Jag Venugopal's Blog

December 12, 2011

Who needs Pakistan as an enemy state…

Filed under: India — Jag @ 6:46 am

When we can do grave damage to ourselves without any assistance from them?

I’m not talking about the embarassment of the Commonwealth Games or the 2G Telephony scam that followed, which ought to cause every Indian to hang his head in shame. What I am talking about is a few excellent self-goals that India has scored in the past few weeks.

The first was when the government proposed to allow foreign retailers (e.g. Wal-mart) to open shop in India, with up to 51% ownership. If the government really acted on behalf of all Indians (and not a vocal minority of middlemen and traders), it would have rolled out the red carpet for Wal-Mart and Target. Much of India’s supply chain is in tatters. By one reckoning, 40% of produce rots without it ever reaching store shelves, because of the sorry state of infrastructure. The government buys copious quantities of wheat, and lets it rot in the open, for lack of storage space. Much retail trade has to travel through many hands from producer to consumer, with each one taking a cut. As a result, the Indian consumer pays unconscionably high prices, while the poor farmer receives a pittance for the same produce.

When the government rolled back its decision to allow foreign investment in retailing, it did so based on the outcry from the opposition. The prime opposition party, the BJP counts the banias, the small-scale middlemen and traders who stand to lose most from this disintermediation. The government’s own allies, such as the Trinamul Congress, see evil in any form of market economy; they were the ones that caused Tata to relocate its Nano factory away from impoverished Bengal. Thus, we had the spectacle of the opposition rightists, leftists and centrists all protesting vociferously against something that would have brought much of the now-rotting produce to market and driven down inflation.

The second act of hara-kiri is just unfolding.
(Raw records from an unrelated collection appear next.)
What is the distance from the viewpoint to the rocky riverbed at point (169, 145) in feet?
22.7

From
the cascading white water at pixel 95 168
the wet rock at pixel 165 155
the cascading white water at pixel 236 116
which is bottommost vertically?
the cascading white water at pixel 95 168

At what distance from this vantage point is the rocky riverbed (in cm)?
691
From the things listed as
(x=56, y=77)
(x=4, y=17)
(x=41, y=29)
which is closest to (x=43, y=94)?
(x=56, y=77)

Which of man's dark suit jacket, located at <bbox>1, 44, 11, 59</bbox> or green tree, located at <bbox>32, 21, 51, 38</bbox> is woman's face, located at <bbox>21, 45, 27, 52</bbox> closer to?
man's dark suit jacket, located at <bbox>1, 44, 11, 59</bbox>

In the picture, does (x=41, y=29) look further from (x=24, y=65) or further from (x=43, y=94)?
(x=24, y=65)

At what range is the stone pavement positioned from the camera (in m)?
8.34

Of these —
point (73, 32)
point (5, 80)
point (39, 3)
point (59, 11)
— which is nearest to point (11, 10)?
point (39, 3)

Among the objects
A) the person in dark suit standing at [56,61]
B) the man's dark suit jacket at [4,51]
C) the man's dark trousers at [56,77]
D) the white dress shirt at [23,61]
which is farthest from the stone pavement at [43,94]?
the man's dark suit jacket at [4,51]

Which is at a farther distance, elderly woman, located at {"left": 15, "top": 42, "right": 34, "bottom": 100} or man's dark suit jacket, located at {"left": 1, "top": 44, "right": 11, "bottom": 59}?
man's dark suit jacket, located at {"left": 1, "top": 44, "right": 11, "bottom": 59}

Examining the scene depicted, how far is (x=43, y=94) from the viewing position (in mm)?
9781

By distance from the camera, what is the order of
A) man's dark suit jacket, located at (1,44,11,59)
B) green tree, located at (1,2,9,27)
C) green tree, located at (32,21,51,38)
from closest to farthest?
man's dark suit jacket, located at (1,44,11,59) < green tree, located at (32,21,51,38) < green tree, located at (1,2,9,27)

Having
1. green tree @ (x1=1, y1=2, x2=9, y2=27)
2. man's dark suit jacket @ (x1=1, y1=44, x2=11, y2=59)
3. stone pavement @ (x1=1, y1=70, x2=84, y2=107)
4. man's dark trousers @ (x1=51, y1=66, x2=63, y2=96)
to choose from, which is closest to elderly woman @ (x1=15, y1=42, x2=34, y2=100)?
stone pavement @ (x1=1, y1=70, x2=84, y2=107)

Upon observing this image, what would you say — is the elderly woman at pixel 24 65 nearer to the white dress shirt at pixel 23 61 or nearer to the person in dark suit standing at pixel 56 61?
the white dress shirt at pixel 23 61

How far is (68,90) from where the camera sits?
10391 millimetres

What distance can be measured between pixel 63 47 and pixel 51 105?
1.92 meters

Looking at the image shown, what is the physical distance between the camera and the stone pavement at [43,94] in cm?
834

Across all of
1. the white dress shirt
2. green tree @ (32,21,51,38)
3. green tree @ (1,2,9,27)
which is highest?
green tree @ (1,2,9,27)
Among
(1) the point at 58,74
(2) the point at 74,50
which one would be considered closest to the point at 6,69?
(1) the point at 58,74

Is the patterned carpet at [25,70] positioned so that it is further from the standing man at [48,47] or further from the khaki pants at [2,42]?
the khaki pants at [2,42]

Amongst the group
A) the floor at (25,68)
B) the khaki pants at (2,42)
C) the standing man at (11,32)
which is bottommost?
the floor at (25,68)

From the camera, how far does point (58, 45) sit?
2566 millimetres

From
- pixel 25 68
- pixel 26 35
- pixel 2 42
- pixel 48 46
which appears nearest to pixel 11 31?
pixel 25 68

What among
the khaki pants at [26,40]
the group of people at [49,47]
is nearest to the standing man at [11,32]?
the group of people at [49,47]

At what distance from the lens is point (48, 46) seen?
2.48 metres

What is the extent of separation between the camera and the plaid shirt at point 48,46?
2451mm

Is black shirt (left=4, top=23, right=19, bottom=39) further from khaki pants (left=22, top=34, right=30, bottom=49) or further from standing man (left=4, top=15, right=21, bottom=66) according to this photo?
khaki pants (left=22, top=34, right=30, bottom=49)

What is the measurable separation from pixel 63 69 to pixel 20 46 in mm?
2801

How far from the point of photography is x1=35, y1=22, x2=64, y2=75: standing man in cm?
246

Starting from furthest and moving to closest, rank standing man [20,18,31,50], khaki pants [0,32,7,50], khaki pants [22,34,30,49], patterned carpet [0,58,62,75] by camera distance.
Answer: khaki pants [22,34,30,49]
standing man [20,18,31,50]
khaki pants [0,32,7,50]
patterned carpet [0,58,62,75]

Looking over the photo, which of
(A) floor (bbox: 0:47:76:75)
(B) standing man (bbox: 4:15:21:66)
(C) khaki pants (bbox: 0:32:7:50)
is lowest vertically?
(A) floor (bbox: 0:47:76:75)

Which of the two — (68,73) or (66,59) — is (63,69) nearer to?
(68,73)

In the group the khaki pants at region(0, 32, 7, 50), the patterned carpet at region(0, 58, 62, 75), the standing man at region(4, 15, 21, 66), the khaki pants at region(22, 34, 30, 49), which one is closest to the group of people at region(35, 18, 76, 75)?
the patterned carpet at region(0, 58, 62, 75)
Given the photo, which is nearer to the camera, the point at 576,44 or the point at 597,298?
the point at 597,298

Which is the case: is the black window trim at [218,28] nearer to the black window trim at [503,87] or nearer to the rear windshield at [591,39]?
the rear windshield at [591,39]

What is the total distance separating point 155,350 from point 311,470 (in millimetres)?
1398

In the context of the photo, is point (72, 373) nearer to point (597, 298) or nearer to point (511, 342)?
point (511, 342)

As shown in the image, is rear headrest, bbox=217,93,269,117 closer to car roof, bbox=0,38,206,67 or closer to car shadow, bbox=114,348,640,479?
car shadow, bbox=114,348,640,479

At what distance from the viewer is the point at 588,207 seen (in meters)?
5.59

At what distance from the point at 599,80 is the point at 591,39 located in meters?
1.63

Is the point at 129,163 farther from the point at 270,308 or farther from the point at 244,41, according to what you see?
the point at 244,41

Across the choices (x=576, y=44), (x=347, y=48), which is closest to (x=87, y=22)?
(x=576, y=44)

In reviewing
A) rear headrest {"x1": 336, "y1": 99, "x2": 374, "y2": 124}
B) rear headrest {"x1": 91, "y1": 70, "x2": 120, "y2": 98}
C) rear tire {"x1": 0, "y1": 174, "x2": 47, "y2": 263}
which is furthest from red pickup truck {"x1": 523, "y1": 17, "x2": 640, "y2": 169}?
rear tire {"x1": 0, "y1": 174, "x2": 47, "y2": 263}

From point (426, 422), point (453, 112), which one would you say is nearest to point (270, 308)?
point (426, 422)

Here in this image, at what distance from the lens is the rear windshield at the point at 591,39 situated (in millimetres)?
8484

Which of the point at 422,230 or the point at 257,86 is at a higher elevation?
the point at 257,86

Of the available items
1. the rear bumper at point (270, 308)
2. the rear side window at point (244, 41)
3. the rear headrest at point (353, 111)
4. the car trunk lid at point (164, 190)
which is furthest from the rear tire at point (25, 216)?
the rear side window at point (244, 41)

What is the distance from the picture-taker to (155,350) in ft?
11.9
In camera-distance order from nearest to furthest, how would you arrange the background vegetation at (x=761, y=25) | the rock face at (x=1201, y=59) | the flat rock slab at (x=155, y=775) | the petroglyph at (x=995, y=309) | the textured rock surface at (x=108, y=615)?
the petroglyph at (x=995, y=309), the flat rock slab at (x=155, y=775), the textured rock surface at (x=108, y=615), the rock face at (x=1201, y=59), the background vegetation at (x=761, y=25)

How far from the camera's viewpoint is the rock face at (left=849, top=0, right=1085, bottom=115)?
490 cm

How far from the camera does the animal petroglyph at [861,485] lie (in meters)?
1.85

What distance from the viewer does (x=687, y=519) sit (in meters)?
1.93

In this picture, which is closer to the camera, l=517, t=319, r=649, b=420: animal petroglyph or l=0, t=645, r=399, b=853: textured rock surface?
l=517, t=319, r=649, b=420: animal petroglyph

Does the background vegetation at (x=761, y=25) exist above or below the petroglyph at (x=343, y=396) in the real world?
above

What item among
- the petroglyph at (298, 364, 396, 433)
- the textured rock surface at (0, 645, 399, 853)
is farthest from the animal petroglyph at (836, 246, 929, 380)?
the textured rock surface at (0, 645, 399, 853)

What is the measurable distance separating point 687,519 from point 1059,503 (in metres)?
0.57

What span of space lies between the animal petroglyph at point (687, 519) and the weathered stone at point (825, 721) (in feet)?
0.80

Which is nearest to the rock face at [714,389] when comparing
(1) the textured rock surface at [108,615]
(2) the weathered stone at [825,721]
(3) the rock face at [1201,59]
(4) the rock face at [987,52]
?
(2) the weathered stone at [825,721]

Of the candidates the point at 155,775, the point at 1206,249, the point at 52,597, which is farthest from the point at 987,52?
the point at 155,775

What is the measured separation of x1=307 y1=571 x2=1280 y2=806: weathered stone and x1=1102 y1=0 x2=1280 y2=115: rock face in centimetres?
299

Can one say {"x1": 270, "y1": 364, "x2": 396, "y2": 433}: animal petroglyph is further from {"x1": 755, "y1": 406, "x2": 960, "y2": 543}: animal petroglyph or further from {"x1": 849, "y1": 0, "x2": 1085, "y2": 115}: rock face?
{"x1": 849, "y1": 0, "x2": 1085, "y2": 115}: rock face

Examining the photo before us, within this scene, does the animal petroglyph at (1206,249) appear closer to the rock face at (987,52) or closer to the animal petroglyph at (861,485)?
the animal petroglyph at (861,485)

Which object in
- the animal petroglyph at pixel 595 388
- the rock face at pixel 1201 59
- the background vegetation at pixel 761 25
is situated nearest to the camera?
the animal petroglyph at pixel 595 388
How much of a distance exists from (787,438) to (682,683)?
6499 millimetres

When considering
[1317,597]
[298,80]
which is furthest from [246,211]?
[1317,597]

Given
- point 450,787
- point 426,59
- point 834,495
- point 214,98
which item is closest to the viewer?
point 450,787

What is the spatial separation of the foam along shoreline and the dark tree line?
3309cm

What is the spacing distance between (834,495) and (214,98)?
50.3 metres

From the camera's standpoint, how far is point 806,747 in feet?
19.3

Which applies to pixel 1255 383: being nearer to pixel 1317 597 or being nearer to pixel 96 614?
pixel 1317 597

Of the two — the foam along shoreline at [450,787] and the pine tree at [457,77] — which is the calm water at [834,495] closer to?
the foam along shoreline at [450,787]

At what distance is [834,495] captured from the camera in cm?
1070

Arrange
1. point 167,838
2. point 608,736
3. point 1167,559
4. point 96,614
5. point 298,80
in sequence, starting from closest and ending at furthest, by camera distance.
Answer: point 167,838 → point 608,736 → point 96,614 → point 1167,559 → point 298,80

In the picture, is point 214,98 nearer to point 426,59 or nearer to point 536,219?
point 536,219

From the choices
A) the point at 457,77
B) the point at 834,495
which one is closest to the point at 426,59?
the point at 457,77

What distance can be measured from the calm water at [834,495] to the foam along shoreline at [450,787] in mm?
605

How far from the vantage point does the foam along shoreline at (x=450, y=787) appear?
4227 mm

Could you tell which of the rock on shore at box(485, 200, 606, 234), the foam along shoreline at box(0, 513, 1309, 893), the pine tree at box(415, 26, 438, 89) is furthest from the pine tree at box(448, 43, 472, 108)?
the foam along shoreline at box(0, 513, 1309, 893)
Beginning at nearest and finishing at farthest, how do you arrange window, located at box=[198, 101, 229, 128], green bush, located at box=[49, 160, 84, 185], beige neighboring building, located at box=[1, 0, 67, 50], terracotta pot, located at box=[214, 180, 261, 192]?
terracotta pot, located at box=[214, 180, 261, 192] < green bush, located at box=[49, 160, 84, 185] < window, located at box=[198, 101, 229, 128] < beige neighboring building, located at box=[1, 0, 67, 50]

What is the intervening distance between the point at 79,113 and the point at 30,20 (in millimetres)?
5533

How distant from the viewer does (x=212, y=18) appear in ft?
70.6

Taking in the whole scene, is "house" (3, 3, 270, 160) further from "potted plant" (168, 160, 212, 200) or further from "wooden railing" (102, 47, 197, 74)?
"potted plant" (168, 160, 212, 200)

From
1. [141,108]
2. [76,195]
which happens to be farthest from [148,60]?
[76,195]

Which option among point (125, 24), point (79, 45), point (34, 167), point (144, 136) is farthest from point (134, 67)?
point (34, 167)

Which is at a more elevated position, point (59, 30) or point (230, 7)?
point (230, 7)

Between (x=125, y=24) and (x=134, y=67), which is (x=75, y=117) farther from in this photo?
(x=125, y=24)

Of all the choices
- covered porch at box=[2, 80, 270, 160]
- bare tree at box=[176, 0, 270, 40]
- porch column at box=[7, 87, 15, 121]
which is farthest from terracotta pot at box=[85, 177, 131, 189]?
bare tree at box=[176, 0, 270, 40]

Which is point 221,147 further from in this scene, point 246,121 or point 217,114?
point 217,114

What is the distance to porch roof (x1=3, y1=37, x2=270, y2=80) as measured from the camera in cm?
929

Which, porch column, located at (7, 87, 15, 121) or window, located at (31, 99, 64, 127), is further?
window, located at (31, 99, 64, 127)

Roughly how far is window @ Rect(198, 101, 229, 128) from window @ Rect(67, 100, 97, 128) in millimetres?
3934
As it turns out, a few mobile telephony operators got together and hammered out a pact to provide seamless nationwide roaming to their subscribers. In any other country, this would be welcome news, not the least because the market worked to provide what consumers wanted. The government however, thought it fit to question this providers on their audacity to make a deal among themselves without involving the government. Presumably, the bureaucrats and politicians are upset that they did not get a cut of the proceeds, as is de rigueur in such situations.

I feel sad that every time it appears India will break out of the socialist-Nehruvian mold of statist economic thinking that has held it back for sixty years, something comes right along to push it back into the morass that it has struggled in all these years.